Text segment:

If the checksum changes, the system assumes the inputs have changed and the task needs to be
rerun.
For the second question, the shared state (sstate) code tracks which tasks add which output
to the build process.
This means the output from a given task can be removed, upgraded or otherwise manipulated.
The third question is partly addressed by the solution for the second question
assuming the build system can fetch the sstate objects from remote locations and
install them if they are deemed to be valid.
</para>
<para>
The rest of this section goes into detail about the overall incremental build
architecture, the checksums (signatures), shared state, and some tips and tricks.
</para>
<section id='overall-architecture'>
<title>Overall Architecture</title>
<para>
When determining what parts of the system need to be built, BitBake
uses a per-task basis and does not use a per-recipe basis.
You might wonder why using a per-task basis is preferred over a per-recipe basis.
To help explain, consider having the IPK packaging backend enabled and then switching to DEB.
In this case, <filename>do_install</filename> and <filename>do_package</filename>
output are still valid.
However, with a per-recipe approach, the build would not include the
<filename>.deb</filename> files.
Consequently, you would have to invalidate the whole build and rerun it.
Rerunning everything is not the best situation.
Also in this case, the core must be "taught" much about specific tasks.

Task description: Copy the BitBake incremental build passage above word for word, keeping its markup tags and line breaks.

Source data:
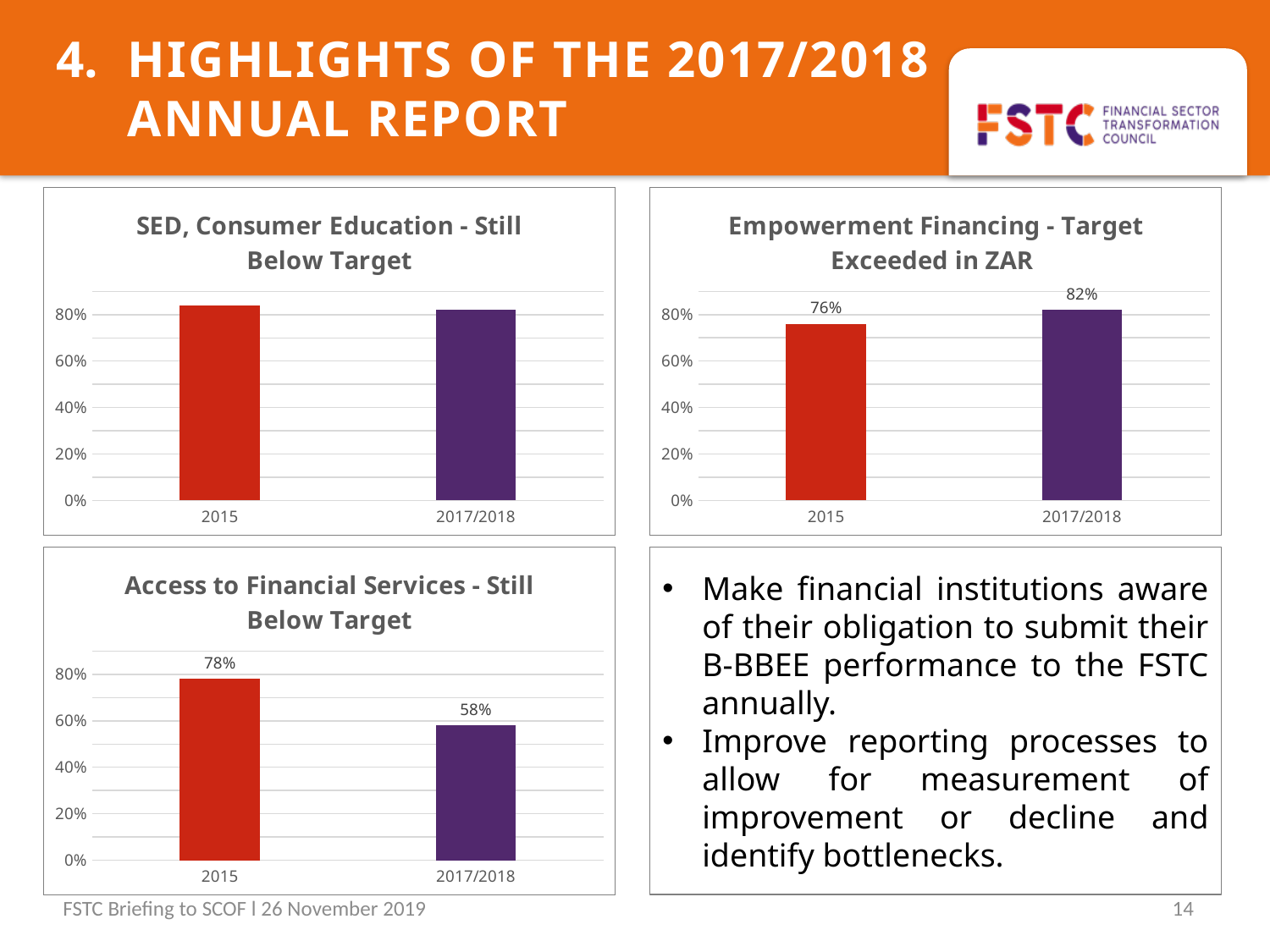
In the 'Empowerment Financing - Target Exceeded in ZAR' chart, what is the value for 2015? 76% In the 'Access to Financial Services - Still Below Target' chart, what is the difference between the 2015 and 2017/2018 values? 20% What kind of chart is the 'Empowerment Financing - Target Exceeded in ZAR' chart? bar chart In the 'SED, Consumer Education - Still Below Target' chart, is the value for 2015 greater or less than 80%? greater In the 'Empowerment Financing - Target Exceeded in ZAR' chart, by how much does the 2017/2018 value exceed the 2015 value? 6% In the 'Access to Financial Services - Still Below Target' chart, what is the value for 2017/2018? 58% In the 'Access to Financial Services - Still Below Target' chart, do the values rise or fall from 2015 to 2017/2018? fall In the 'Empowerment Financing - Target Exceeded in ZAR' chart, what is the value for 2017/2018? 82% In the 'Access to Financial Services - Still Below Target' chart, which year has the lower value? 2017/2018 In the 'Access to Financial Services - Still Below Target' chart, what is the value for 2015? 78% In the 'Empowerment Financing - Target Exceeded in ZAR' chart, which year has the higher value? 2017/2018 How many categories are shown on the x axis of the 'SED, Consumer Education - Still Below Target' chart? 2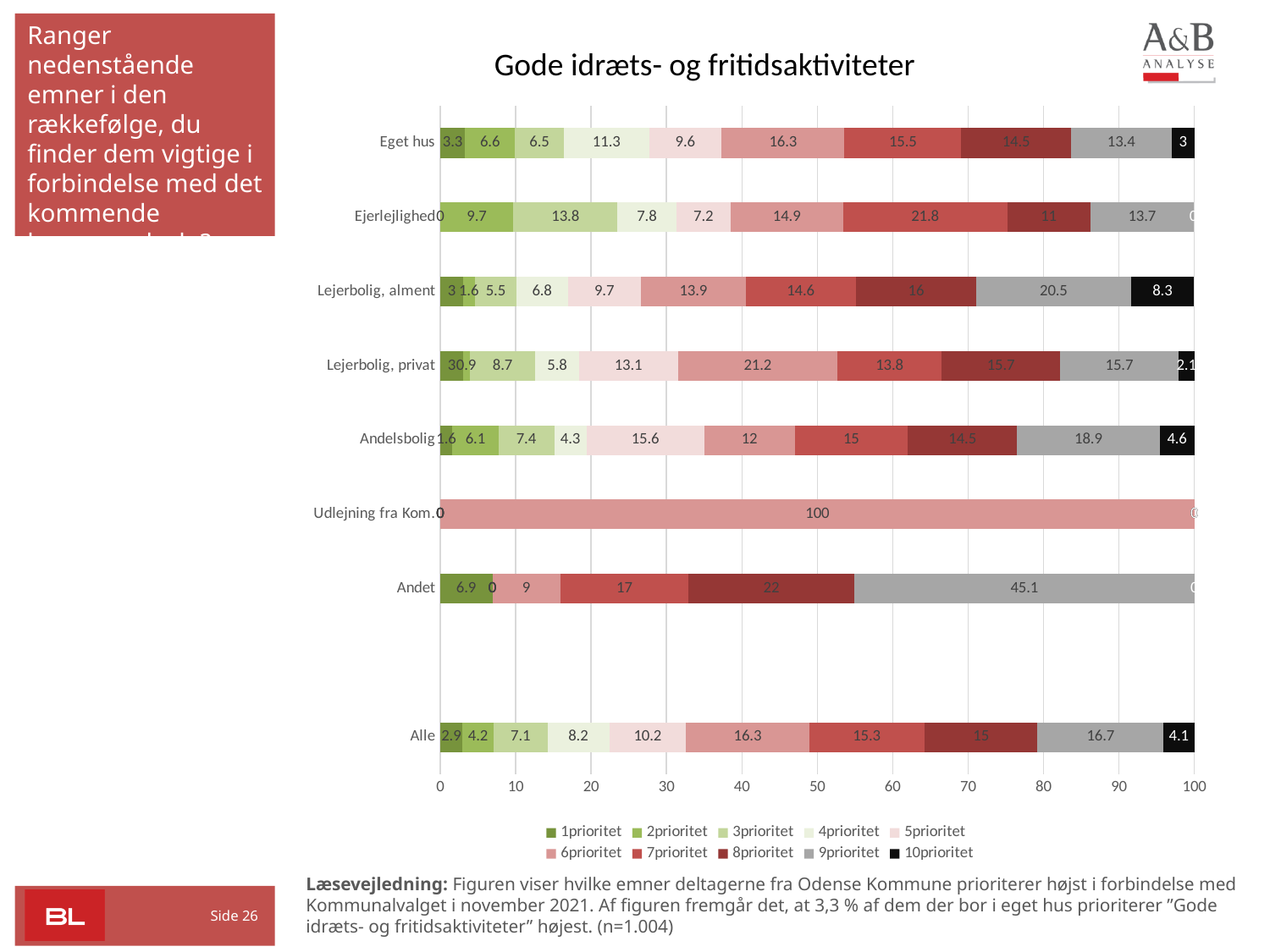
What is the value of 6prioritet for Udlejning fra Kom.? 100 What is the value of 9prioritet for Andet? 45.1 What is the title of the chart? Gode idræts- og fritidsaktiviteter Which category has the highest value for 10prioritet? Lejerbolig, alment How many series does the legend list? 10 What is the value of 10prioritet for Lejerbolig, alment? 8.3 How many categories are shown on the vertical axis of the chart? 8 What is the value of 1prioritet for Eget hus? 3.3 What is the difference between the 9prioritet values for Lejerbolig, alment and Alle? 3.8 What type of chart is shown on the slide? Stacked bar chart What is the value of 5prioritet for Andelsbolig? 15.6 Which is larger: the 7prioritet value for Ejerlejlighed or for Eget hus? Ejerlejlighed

Exercise result:
If the checksum changes, the system assumes the inputs have changed and the task needs to be
rerun.
For the second question, the shared state (sstate) code tracks which tasks add which output
to the build process.
This means the output from a given task can be removed, upgraded or otherwise manipulated.
The third question is partly addressed by the solution for the second question
assuming the build system can fetch the sstate objects from remote locations and
install them if they are deemed to be valid.
</para>
<para>
The rest of this section goes into detail about the overall incremental build
architecture, the checksums (signatures), shared state, and some tips and tricks.
</para>
<section id='overall-architecture'>
<title>Overall Architecture</title>
<para>
When determining what parts of the system need to be built, BitBake
uses a per-task basis and does not use a per-recipe basis.
You might wonder why using a per-task basis is preferred over a per-recipe basis.
To help explain, consider having the IPK packaging backend enabled and then switching to DEB.
In this case, <filename>do_install</filename> and <filename>do_package</filename>
output are still valid.
However, with a per-recipe approach, the build would not include the
<filename>.deb</filename> files.
Consequently, you would have to invalidate the whole build and rerun it.
Rerunning everything is not the best situation.
Also in this case, the core must be "taught" much about specific tasks.